WHAT TO PRODUCE: Reproduce the data below word for word, starting at the line that contains "Elevated view of" and ending at the line that contains "Body care concept". Leave the pictures out of your answer.

INFORMATION PROVIDED START

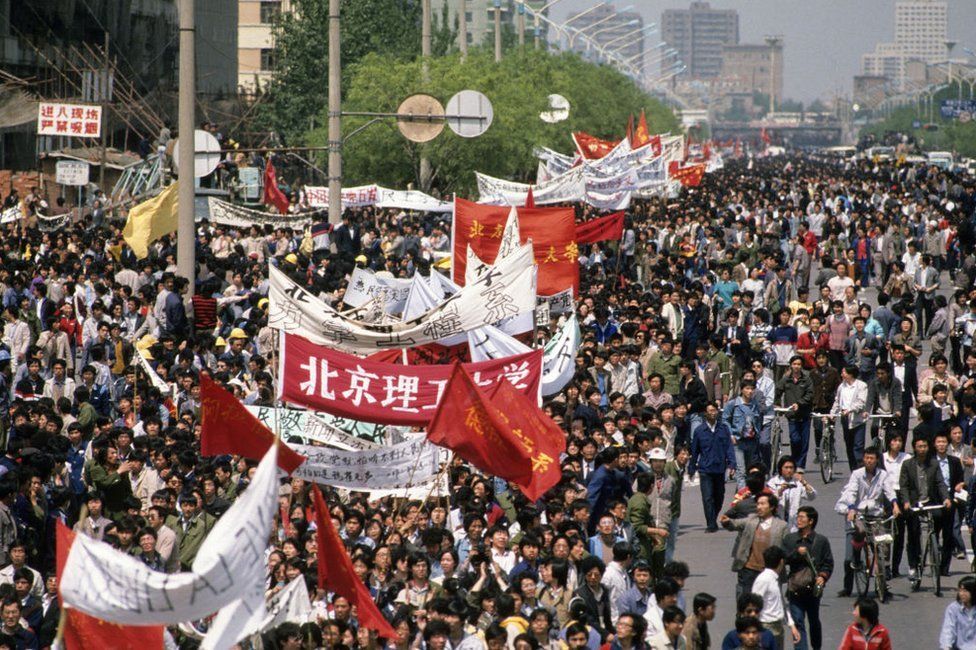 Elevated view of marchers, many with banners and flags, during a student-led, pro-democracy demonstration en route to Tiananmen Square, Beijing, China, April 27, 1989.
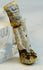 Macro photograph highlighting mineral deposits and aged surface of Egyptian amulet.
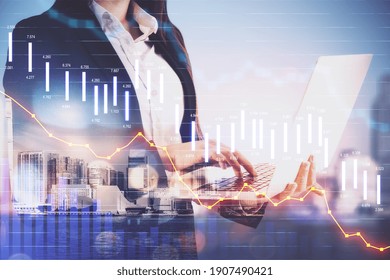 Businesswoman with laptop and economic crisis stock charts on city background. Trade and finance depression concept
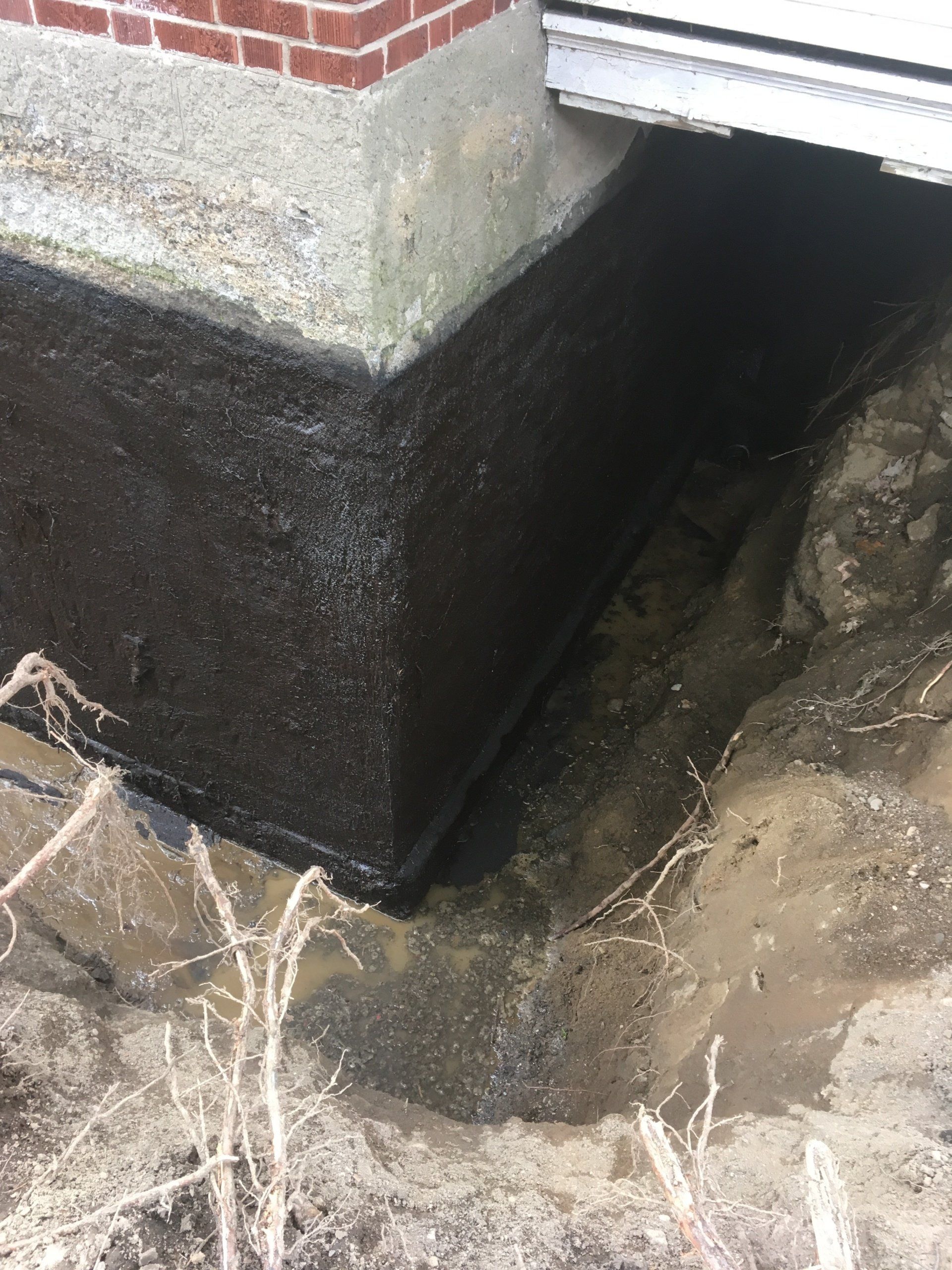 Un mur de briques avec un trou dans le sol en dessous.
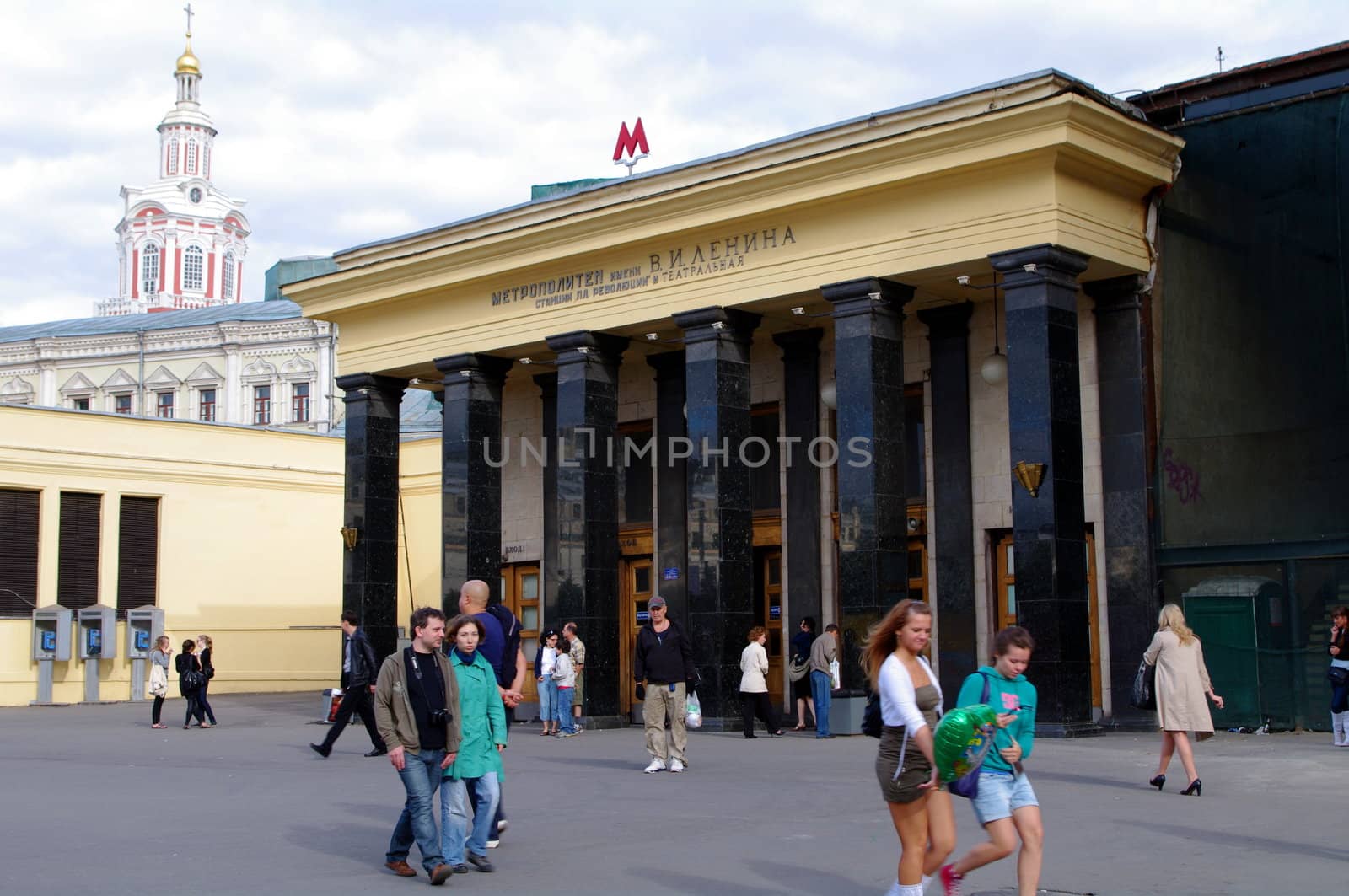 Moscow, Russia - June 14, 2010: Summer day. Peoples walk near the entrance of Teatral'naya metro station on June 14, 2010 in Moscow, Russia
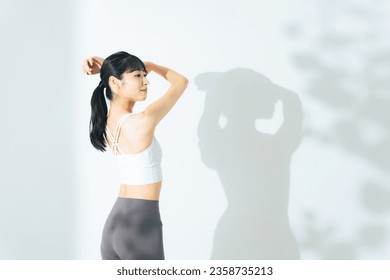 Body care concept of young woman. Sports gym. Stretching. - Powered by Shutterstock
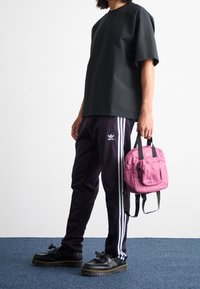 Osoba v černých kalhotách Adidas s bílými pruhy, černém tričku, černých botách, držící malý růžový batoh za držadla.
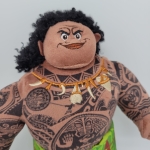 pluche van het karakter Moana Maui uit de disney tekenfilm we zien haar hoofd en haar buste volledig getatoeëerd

INFORMATION PROVIDED END
INFORMATION PROVIDED START

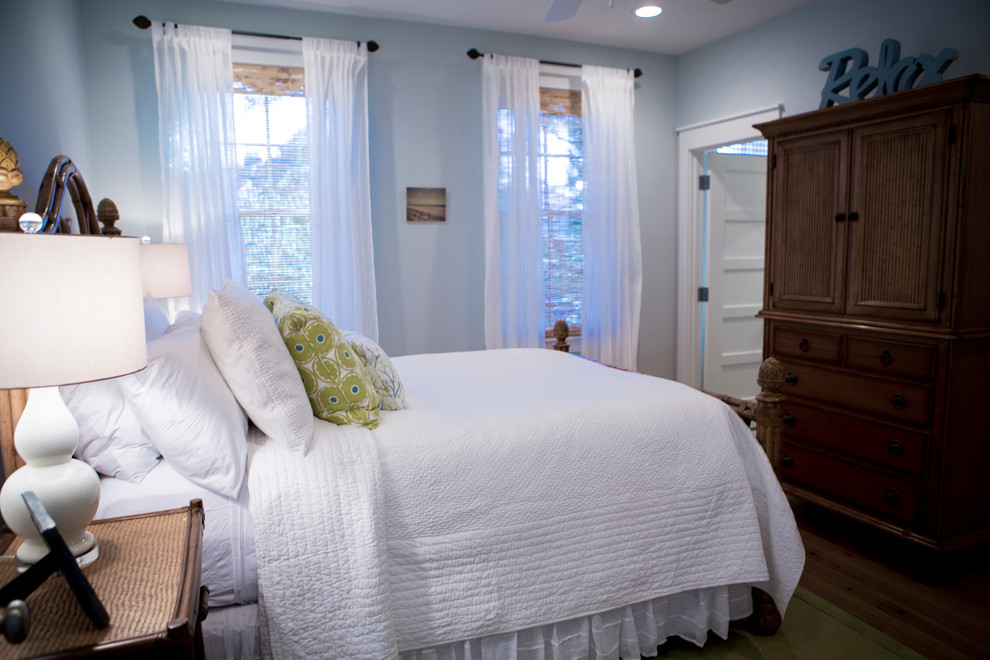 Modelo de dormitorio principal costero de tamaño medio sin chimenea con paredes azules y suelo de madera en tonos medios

INFORMATION PROVIDED END
INFORMATION PROVIDED START

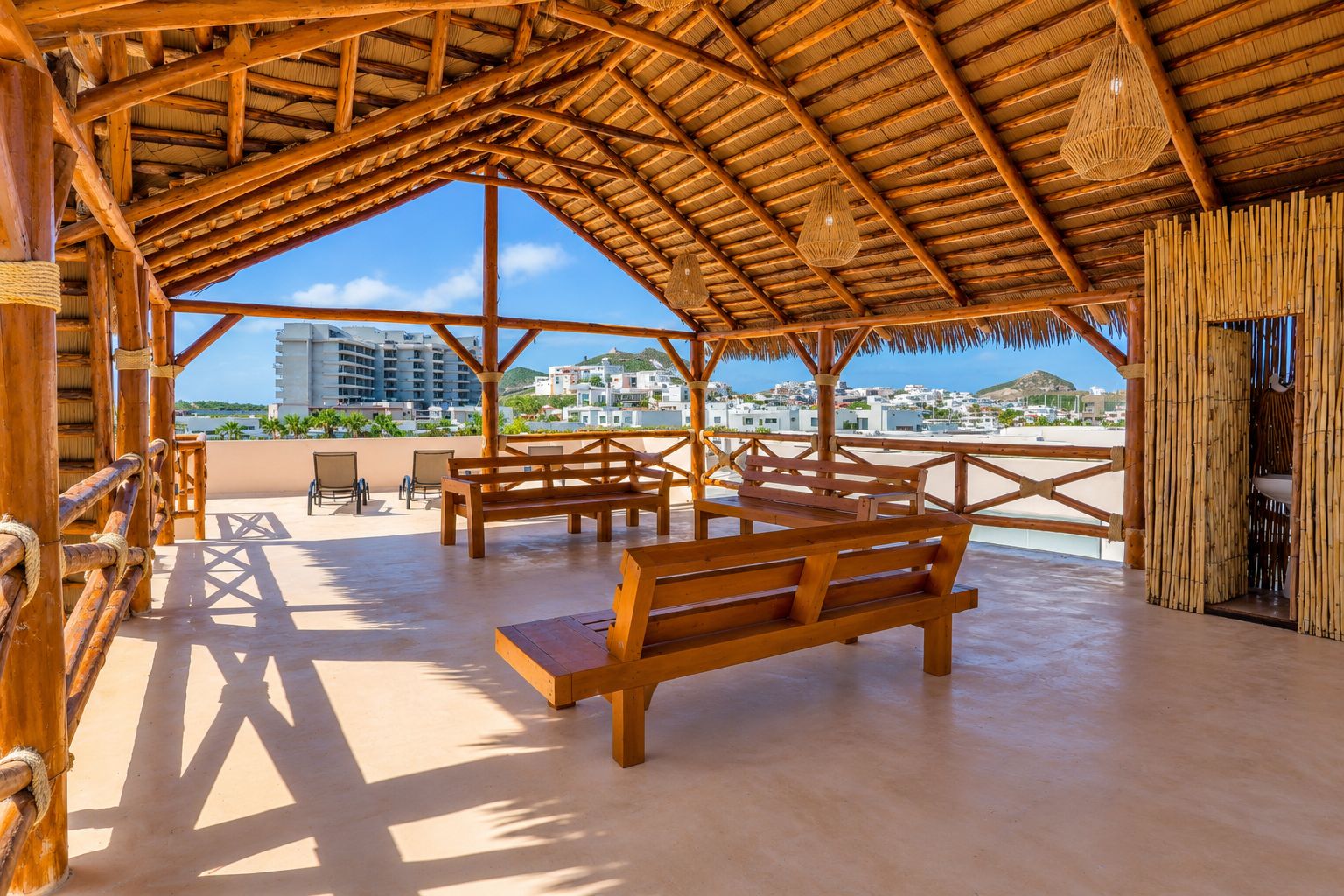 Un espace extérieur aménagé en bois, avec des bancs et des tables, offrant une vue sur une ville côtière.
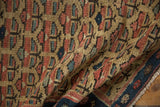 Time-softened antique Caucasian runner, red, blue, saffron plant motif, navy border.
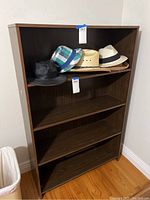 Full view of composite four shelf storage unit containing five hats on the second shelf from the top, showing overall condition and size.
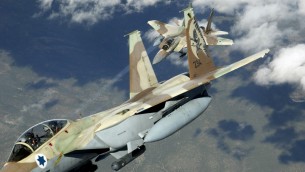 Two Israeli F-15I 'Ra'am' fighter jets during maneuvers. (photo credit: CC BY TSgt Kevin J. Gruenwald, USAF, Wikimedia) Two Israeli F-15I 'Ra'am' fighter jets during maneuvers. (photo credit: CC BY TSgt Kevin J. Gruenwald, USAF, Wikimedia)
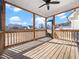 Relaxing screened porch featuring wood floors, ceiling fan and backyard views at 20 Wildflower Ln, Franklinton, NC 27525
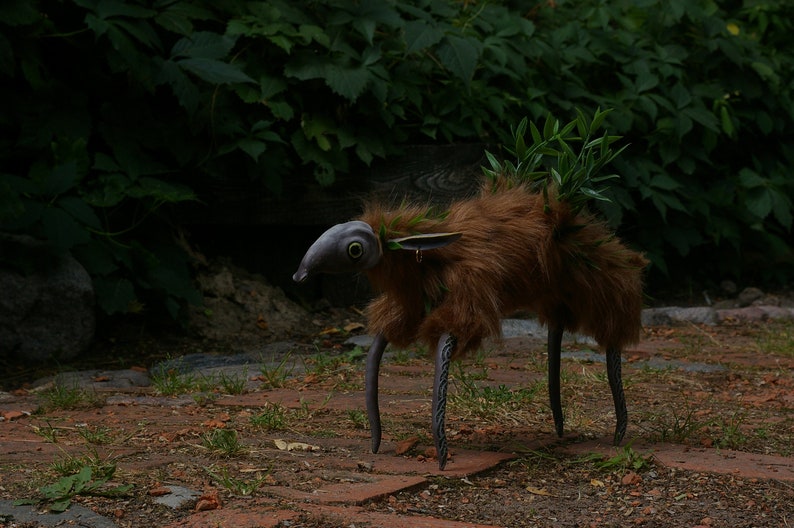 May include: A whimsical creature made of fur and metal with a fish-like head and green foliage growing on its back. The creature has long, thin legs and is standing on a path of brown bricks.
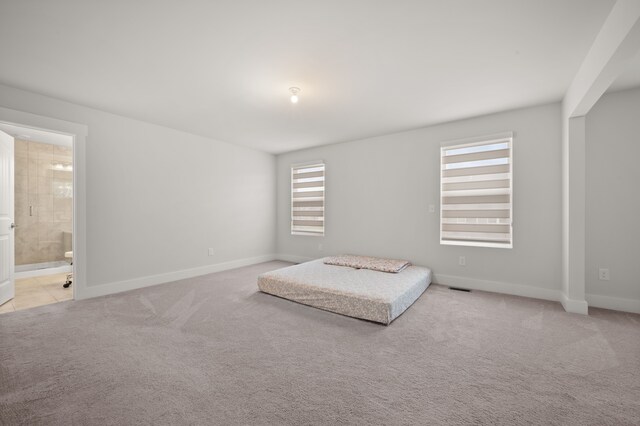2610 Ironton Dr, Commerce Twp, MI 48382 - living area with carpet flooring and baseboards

INFORMATION PROVIDED END

FINAL ANSWER:
 Elevated view of marchers, many with banners and flags, during a student-led, pro-democracy demonstration en route to Tiananmen Square, Beijing, China, April 27, 1989.
 Macro photograph highlighting mineral deposits and aged surface of Egyptian amulet.
 Businesswoman with laptop and economic crisis stock charts on city background. Trade and finance depression concept
 Un mur de briques avec un trou dans le sol en dessous.
 Moscow, Russia - June 14, 2010: Summer day. Peoples walk near the entrance of Teatral'naya metro station on June 14, 2010 in Moscow, Russia
 Body care concept of young woman. Sports gym. Stretching. - Powered by Shutterstock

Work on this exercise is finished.